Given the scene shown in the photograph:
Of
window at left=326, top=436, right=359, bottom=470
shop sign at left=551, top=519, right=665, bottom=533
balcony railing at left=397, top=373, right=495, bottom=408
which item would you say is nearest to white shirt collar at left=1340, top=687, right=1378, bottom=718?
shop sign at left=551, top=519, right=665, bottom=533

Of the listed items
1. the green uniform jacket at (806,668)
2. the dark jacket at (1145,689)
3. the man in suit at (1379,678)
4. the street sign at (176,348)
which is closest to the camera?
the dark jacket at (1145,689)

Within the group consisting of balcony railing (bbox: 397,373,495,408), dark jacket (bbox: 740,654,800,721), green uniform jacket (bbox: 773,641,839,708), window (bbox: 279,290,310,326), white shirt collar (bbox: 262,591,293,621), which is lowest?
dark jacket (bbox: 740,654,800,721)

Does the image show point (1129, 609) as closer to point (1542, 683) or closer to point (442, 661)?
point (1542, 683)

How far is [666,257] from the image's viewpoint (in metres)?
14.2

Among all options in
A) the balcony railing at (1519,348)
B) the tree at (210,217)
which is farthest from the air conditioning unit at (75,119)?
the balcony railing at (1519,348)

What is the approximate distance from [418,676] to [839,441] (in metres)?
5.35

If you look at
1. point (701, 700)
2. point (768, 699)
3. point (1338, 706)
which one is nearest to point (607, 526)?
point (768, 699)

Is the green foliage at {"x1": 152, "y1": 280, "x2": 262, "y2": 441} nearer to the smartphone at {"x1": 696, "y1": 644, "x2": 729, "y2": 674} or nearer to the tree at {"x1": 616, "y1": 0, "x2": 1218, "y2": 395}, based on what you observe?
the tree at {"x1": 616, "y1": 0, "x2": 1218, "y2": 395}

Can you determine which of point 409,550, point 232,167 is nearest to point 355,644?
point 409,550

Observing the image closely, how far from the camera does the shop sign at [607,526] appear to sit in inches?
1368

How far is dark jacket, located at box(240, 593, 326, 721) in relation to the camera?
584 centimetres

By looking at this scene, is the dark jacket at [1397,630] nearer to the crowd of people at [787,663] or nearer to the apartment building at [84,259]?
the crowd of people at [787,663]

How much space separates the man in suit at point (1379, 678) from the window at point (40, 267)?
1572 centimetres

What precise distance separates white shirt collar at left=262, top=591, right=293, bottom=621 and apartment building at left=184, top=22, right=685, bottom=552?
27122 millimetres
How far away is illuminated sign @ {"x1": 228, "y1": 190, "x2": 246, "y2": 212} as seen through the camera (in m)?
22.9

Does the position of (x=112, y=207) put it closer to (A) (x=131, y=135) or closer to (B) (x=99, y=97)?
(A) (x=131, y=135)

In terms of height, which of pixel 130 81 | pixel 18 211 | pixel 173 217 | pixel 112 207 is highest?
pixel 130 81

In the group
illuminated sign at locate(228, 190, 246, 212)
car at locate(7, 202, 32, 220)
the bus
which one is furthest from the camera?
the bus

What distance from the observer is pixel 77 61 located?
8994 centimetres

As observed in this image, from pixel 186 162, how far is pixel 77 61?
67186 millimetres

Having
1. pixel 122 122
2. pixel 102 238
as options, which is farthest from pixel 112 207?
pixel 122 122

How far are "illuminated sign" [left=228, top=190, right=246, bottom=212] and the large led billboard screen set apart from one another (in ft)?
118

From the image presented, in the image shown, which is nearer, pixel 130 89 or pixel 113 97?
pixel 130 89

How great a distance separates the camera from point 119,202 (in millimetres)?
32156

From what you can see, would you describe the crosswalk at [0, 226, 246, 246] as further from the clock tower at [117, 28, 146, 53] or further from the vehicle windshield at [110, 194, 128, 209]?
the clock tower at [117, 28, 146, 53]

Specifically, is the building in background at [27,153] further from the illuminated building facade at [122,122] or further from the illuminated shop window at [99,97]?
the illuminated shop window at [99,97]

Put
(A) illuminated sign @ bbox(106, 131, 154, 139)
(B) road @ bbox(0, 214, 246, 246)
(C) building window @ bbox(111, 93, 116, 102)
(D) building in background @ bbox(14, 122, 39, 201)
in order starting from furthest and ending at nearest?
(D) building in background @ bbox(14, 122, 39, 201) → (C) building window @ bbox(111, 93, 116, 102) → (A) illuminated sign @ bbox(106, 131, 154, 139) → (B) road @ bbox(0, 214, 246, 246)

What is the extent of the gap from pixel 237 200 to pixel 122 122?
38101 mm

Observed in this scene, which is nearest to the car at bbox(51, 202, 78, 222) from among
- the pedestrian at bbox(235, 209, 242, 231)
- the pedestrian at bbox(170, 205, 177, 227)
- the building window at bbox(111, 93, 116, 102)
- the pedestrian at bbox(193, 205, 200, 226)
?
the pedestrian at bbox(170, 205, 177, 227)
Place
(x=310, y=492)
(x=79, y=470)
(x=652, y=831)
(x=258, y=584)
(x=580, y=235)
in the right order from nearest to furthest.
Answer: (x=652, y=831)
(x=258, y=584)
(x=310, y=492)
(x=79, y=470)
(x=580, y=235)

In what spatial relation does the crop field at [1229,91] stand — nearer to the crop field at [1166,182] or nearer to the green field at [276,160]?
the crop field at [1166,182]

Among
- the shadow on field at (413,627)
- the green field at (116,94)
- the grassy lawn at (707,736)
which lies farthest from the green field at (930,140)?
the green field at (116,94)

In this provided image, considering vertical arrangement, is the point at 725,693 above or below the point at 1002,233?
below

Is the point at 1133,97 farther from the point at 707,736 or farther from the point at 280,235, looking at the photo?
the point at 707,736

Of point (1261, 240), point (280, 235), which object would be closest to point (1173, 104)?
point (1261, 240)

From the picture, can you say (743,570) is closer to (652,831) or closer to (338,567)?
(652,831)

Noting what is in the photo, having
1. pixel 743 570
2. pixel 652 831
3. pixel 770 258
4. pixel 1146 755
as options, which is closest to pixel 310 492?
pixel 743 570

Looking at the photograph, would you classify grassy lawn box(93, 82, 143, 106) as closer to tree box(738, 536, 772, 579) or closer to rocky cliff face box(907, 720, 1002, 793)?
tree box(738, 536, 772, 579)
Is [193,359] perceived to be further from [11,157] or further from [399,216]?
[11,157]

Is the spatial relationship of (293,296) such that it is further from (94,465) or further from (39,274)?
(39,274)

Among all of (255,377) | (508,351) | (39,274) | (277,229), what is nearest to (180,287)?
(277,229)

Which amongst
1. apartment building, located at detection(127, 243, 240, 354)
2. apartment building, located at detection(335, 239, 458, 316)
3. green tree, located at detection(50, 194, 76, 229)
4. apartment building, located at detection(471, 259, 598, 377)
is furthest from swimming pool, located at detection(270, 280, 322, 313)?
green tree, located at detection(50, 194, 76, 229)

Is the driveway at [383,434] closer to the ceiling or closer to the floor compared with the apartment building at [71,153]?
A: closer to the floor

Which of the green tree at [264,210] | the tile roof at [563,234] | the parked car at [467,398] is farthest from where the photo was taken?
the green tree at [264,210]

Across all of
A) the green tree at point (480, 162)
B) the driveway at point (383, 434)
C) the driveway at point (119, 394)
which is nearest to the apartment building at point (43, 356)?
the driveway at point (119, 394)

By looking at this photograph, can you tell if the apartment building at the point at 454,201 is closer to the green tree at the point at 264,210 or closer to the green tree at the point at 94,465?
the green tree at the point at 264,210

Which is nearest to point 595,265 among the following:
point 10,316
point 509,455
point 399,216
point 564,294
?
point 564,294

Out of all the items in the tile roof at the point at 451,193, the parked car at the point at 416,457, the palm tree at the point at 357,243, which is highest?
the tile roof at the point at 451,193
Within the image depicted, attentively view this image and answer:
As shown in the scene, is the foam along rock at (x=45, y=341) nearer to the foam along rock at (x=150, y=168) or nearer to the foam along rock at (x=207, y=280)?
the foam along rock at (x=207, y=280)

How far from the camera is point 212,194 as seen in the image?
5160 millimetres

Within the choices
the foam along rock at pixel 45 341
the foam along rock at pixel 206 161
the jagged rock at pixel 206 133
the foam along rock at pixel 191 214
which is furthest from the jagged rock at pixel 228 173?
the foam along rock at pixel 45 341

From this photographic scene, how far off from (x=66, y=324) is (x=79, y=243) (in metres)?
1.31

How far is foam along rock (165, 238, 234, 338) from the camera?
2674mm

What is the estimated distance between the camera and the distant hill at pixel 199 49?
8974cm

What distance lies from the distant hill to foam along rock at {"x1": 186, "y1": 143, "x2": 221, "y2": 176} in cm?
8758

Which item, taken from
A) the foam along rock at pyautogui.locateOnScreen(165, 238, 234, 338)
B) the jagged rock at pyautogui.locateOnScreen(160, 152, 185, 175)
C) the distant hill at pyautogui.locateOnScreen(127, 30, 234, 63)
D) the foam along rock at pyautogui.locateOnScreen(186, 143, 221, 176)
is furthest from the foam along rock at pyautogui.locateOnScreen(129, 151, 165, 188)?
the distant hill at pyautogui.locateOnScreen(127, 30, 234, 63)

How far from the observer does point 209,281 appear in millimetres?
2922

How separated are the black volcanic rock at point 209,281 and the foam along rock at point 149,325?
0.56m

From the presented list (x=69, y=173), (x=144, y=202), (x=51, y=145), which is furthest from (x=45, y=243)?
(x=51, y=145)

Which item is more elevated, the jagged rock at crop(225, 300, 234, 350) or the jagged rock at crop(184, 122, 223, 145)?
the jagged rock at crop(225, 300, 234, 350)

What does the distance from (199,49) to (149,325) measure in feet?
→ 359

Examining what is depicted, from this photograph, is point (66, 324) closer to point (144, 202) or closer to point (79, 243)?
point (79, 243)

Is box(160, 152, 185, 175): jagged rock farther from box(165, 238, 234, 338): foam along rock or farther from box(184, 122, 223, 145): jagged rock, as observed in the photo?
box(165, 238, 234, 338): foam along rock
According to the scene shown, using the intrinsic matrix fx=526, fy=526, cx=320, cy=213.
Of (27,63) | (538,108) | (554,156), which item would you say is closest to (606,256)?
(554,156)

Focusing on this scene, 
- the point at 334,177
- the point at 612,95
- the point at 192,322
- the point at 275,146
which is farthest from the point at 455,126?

> _Written problem_:
Repeat, character for character, the lines from the one that holds "From the presented" to the final line of the material, inclusive, and no other lines.

> _Final answer_:
From the presented list (x=69, y=173), (x=144, y=202), (x=51, y=145), which is furthest from (x=45, y=243)?
(x=51, y=145)

Which item is more elevated, the jagged rock at crop(225, 300, 234, 350) or the jagged rock at crop(184, 122, 223, 145)?
the jagged rock at crop(225, 300, 234, 350)

What does the distance from (199,49) to (149,325) measure in feet?
→ 359

Examining what is depicted, from this photograph, is point (66, 324) closer to point (144, 202) or closer to point (79, 243)?
point (79, 243)

Is box(160, 152, 185, 175): jagged rock farther from box(165, 238, 234, 338): foam along rock or farther from box(184, 122, 223, 145): jagged rock, as observed in the photo?
box(165, 238, 234, 338): foam along rock
According to the scene shown, using the intrinsic matrix fx=526, fy=526, cx=320, cy=213.
Of (27,63) | (538,108) | (554,156), which item would you say is closest to (606,256)?
(554,156)

Focusing on this scene, 
- the point at 334,177
- the point at 612,95
- the point at 192,322
- the point at 275,146
which is farthest from the point at 455,126?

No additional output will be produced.